It was recently discovered and reported by Russian cybersecurity firm Kaspersky Lab that ASUS’ software update service was hacked by a still-unknown hacking group that exploited this channel to infect over 1 million computers from the manufacturer with malware.
Motherboard, the publication from Vice, was the first to report the attack to the Taiwan-based manufacturer based on information provided by Kaspersky Lab’s research team.
Security experts from the Russian firm found that over 1 million computers from ASUS were affected by the malware-infected software update coming right from the manufacturer’s servers.
Operation ShadowHammer, as dubbed by the Kaspersky Lab team that discovered the attack, aimed ASUS’ supply chain, a practice that is getting more and more common among cybercriminals.
Interesting enough, it seems like the hackers didn’t want to steal data from all users but only targeted a select few through their MAC addresses. The team’s efforts showed that more than 600 unique MAC addresses were the real goal, concluding this after studying 200 samples of the malicious update.
In terms of Kaspersky Lab users, there are, at the very least, 57,000 users who installed the malware-infected update from ASUS servers.
Operation ShadowHammer, according to the report, was fully working for five months, allowing the malware to spread to a considerable amount of Windows-based devices.
Supply-chain attacks are growing in popularity, proven to be an effective way to spread malware even before the product reaches the user’s hands.

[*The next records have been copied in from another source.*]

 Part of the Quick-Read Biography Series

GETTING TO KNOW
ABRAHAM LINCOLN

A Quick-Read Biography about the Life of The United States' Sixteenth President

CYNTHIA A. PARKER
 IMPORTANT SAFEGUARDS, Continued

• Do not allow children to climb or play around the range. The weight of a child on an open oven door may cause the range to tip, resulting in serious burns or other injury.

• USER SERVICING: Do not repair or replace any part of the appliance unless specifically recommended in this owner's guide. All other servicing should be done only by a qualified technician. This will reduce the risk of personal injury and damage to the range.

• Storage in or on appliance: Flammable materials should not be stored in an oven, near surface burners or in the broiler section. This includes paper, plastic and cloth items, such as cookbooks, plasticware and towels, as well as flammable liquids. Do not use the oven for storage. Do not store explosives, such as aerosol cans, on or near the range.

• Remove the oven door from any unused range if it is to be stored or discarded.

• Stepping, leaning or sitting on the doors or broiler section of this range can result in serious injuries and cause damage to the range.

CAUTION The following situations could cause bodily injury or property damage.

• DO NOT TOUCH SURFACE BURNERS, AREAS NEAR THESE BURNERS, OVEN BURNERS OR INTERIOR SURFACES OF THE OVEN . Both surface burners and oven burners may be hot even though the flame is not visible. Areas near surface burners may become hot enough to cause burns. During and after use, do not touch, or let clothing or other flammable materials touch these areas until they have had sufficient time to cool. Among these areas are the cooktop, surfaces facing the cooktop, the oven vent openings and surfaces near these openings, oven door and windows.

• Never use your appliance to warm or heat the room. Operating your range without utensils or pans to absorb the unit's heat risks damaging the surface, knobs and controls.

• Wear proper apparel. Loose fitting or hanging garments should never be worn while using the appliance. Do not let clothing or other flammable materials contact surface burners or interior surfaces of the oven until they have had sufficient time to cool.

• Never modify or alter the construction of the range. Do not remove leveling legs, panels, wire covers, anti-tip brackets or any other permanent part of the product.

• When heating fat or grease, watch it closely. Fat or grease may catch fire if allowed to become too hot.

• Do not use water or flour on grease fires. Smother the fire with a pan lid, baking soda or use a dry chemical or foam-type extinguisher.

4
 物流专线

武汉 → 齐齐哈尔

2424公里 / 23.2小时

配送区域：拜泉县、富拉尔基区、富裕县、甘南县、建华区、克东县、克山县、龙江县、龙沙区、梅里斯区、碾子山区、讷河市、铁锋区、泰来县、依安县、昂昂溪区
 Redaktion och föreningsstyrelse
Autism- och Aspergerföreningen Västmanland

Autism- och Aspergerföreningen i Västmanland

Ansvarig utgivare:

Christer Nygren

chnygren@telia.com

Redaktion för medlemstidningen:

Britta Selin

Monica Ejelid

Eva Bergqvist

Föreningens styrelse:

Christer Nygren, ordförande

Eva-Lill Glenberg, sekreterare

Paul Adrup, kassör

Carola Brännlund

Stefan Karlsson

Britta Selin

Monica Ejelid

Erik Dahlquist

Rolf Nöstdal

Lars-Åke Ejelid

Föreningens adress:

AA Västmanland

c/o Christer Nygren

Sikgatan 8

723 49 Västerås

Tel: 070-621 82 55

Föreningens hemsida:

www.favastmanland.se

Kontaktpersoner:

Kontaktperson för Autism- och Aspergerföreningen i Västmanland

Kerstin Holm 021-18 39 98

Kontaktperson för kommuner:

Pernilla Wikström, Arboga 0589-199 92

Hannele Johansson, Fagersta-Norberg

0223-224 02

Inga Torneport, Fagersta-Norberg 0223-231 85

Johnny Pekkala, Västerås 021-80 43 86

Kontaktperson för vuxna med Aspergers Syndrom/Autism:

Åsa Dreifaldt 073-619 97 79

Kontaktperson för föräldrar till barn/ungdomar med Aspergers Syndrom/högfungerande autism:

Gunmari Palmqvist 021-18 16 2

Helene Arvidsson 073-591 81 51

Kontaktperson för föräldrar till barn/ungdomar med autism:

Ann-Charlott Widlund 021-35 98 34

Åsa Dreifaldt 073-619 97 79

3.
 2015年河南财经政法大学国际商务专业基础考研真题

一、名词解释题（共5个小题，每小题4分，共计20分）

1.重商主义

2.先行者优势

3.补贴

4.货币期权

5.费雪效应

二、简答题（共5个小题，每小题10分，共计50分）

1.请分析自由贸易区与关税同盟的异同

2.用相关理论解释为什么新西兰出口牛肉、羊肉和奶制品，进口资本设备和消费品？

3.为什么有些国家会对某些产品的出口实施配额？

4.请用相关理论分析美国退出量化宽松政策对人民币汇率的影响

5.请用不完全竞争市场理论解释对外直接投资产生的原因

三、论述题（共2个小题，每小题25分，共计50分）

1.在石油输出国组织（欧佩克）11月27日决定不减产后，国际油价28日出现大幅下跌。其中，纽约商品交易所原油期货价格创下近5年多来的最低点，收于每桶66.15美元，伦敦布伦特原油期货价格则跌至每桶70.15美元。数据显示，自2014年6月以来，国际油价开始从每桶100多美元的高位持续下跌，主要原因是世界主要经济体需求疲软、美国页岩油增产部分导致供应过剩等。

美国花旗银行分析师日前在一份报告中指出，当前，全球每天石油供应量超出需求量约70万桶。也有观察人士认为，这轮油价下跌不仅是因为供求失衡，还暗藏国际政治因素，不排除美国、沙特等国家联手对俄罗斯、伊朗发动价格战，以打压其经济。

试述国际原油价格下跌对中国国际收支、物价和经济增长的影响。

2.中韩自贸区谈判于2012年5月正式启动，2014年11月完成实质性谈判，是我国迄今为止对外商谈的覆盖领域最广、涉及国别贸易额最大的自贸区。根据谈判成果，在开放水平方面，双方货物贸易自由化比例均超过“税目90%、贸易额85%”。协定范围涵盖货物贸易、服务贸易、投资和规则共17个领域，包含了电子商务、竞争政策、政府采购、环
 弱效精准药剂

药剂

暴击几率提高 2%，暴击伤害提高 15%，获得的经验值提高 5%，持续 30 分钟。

Materializing the crime by disguising the malicious agent with legit-looking certificates or directly coming from vendors’ sources seems like the perfect plan for cyber attacks.
Indeed, vendor software updates are a highly-efficient channel for cybercriminals to attack a major number of users almost simultaneously. Users trust, in the majority of cases, in the manufacturers when the time of installing updates come (especially security-related updates), which leaves a door open for hackers to exploit.
There’s Nowhere to Run
Investigations continue to determine the real impact of the attack. One of the most interesting facts to know is how many users were actually infected by the malware, especially now when we are talking about 1 million.
The US, Germany, France, Russia, and Italy are among the most affected countries so far.
This successful attack on the company’s live software update tool is a major red flag for both manufacturers and users. This kind of attacks is too difficult for the average (or even to the above-average) user to prevent as legit certificates were used by the update.
Kaspersky Lab is planning to present a fully-comprehensive report on the attack during April’s Security Analyst Summit that will take place in Singapore next month. The Russian firm, as an effort to mitigate the attack’s impact, has released an automated tool for its users only to check if they have been victims of the so-called Operation ShadowHammer.